• [Ziel der Übung] Nenne alle Orte, an denen es laut dem Text zur Sicherheitslage im Libanon regelmäßig zu bewaffneten Zusammenstößen zwischen der Armee und militanten Gruppierungen kommt.

• [Text zur Analyse]
# # # # #
Das Schweizer Außenministerium warnt vor zahlreichen nicht explodierten Bomben und Minen in der Bekaa-Ebene. Es sind bewaffnete Gruppierungen aktiv, und Grenzüberschreitungen durch Kämpfer sind häufig. In und um die Stadt Arsal (Anmerkung: auch Ersal, Irsal, Aarsal geschrieben) sowie um Ras Baalbek und Qaa kommt es regelmäßig zu bewaffneten Zusammenstößen zwischen der Armee und militanten Gruppierungen. Spannungen zwischen einzelnen Bevölkerungsgruppen, aber auch innerhalb einzelner Gemeinschaften, können sich in bewaffnete Konfrontationen oder Anschlägen entladen. Im Juni 2016 forderten Selbstmordanschläge in Qaa mehrere Todesopfer und Verletzte. Im März 2011 wurde in der Nähe von Zahlé in der südlichen Bekaa-Ebene eine Gruppe ausländischer Touristen entführt und mehrere Monate lang festgehalten. Seither sind mehrere Entführungen bekannt geworden. Besonders die Zahl von Entführungen mit hohen Lösegeldforderungen hat zugenommen (EDA 5.12.2017).
Die Spannungen in den Flüchtlingslagern sind groß und können sich auch aus geringen Anlässen in Gewalttaten entladen. In Saïda (Sidon) kommt es vereinzelt zu Auseinandersetzungen zwischen verschiedenen Bevölkerungsgruppen. Im Südlibanon finden laufend Truppenverschiebungen statt. Insbesondere im libanesisch-israelischen Grenzgebiet und nochmal verstärkt südlich des Litani-Flusses bis zur israelischen Grenze sind die Spannungen sehr hoch (EDA 5.12.2017). Auch das Britische Außenministerium betont die permanente Gefahr von Terroranschlägen (gov.uk o.D.).
# # # # #
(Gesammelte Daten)
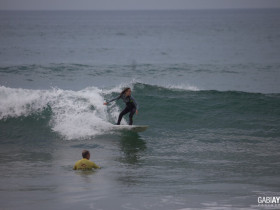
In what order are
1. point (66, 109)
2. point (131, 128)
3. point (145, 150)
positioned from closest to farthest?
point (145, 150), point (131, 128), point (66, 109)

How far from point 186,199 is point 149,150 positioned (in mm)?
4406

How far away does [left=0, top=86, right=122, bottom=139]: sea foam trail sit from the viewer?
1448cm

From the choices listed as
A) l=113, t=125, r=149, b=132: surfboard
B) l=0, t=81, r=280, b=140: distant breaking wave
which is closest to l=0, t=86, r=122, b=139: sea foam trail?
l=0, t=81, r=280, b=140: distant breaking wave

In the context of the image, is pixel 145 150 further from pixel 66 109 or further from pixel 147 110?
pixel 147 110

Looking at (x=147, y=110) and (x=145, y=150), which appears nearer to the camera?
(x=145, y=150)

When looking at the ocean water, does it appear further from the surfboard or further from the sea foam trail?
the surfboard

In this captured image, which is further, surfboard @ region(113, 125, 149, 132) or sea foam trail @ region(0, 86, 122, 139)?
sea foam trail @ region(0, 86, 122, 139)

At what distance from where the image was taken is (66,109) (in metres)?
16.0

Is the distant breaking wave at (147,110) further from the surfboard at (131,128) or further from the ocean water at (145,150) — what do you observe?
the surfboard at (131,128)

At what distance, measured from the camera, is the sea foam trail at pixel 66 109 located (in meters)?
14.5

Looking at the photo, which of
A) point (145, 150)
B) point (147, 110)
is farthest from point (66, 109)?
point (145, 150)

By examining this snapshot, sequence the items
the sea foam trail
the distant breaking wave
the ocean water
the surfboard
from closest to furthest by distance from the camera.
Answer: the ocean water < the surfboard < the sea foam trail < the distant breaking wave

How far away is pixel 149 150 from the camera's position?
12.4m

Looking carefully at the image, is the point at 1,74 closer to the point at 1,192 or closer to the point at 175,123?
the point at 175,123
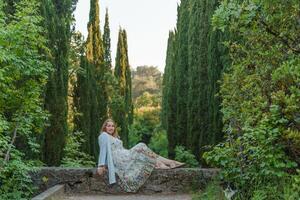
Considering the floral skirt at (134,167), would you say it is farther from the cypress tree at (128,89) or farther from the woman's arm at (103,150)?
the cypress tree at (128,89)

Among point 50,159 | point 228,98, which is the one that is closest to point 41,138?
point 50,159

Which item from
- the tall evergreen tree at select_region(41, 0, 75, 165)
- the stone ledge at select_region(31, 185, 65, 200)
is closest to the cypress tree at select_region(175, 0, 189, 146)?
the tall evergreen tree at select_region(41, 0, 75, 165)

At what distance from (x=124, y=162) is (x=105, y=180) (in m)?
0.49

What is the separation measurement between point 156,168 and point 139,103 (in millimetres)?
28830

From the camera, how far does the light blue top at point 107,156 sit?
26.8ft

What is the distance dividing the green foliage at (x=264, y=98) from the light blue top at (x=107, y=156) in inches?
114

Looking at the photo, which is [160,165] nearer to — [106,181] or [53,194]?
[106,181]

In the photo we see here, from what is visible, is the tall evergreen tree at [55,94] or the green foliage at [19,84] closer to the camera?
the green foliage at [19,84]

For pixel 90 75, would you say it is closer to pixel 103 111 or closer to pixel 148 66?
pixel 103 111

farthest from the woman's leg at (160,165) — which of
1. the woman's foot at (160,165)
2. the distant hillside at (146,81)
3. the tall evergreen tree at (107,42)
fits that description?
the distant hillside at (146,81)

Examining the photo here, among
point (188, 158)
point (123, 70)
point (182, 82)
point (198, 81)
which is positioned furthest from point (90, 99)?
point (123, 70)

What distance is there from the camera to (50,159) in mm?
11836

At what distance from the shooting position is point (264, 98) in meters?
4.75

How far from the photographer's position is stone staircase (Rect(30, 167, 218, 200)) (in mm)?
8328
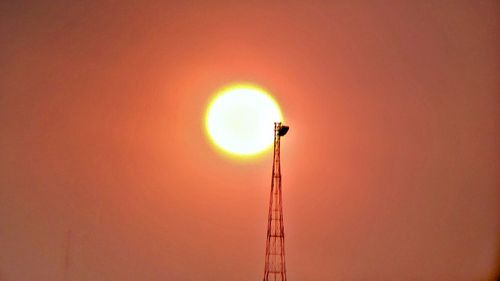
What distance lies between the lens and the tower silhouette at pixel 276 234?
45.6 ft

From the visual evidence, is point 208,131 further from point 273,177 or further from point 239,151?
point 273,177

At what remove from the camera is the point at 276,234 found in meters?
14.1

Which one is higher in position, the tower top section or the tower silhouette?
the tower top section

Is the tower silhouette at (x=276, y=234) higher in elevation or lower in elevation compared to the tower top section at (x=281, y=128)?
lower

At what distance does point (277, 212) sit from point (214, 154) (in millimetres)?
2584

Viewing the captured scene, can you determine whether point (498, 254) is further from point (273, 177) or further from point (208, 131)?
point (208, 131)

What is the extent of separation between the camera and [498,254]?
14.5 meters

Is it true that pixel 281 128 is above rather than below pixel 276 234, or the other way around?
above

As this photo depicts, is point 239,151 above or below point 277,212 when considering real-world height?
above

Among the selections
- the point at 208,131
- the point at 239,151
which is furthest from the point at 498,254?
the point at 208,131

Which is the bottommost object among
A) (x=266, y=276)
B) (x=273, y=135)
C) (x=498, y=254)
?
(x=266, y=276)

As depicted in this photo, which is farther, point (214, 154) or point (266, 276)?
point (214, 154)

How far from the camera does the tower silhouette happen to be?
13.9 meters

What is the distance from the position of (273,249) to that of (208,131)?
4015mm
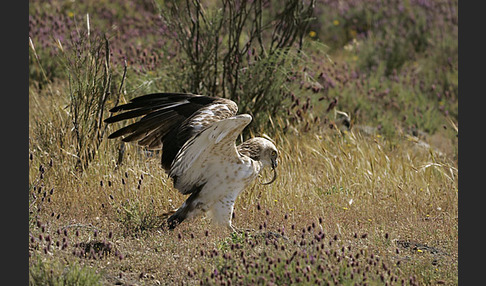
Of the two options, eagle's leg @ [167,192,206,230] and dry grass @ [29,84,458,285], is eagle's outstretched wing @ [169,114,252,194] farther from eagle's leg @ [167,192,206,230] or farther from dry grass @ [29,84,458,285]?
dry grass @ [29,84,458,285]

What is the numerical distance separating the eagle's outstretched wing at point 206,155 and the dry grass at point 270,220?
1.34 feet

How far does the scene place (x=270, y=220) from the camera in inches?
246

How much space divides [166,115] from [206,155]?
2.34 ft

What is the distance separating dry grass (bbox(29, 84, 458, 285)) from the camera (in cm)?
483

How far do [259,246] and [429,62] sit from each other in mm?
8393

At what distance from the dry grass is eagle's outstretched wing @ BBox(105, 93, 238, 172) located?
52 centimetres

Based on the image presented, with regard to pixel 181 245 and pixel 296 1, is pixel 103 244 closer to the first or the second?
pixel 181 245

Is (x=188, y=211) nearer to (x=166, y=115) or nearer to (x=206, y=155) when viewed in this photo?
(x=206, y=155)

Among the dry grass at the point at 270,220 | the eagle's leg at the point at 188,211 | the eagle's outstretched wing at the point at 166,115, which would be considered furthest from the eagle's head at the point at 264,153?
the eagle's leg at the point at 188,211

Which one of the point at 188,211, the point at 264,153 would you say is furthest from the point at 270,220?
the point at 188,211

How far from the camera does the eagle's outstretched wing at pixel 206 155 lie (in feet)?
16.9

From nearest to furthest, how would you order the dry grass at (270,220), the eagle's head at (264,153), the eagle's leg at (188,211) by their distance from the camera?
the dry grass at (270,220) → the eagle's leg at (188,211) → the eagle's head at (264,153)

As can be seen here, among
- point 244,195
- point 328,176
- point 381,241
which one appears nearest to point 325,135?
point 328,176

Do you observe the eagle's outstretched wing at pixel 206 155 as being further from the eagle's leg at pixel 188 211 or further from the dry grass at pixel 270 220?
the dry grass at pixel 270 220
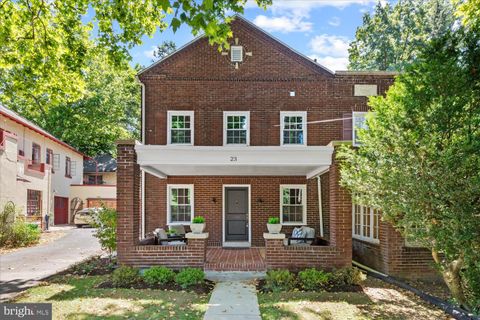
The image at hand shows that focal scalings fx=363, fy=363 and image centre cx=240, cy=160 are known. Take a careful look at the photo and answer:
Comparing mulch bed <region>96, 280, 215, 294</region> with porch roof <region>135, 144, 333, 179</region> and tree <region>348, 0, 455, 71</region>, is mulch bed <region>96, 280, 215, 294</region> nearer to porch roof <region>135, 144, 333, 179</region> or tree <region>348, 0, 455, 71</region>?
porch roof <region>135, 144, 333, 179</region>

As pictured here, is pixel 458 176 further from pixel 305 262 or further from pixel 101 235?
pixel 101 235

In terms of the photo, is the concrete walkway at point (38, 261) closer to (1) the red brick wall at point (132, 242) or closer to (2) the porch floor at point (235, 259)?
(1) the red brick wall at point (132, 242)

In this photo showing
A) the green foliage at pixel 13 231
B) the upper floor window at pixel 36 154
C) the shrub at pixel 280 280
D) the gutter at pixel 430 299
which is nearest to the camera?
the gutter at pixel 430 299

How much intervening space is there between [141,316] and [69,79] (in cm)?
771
# # # # #
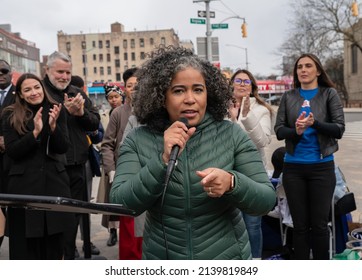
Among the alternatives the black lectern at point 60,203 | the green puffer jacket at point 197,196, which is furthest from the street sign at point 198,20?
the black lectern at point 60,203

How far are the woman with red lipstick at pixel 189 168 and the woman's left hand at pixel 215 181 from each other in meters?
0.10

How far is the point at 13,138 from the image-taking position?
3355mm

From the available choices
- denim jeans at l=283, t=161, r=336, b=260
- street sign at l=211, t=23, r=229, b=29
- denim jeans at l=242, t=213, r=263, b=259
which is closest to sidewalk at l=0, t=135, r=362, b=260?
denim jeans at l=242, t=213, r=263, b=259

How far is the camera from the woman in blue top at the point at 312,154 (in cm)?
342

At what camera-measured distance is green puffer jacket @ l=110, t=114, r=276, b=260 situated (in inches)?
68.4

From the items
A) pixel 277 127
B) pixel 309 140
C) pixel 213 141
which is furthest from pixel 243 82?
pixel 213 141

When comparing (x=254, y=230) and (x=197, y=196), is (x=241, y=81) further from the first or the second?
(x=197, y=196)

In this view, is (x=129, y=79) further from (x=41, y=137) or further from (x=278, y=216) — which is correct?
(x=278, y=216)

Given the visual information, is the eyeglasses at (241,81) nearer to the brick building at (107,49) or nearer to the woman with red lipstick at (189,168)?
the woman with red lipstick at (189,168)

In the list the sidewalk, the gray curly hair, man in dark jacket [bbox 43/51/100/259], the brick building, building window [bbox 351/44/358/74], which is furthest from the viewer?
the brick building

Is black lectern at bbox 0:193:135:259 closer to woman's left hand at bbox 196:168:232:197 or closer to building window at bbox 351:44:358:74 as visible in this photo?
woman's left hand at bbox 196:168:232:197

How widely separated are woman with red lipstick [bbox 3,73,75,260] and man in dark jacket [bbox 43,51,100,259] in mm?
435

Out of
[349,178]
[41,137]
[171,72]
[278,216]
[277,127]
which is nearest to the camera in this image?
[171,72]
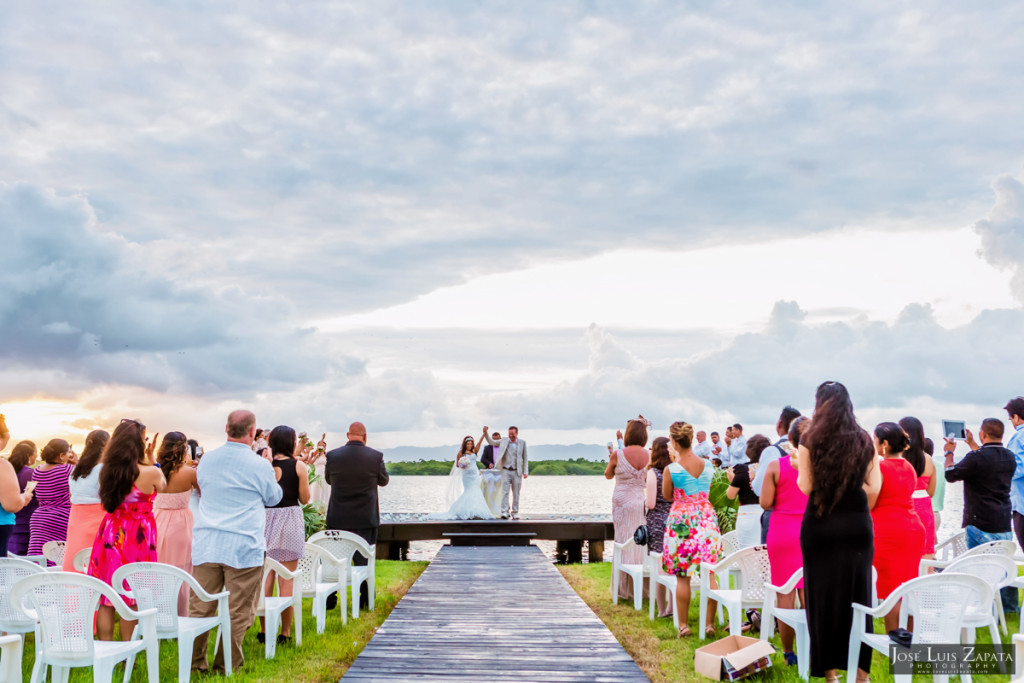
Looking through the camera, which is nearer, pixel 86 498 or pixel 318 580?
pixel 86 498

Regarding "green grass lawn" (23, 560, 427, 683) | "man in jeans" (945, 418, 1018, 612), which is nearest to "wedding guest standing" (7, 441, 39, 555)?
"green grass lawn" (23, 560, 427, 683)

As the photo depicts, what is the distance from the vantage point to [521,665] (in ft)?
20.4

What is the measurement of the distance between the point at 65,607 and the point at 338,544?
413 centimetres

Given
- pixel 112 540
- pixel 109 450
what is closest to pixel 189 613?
# # # # #
• [Lösung siehe unten] Arsal, Ras Baalbek, Qaa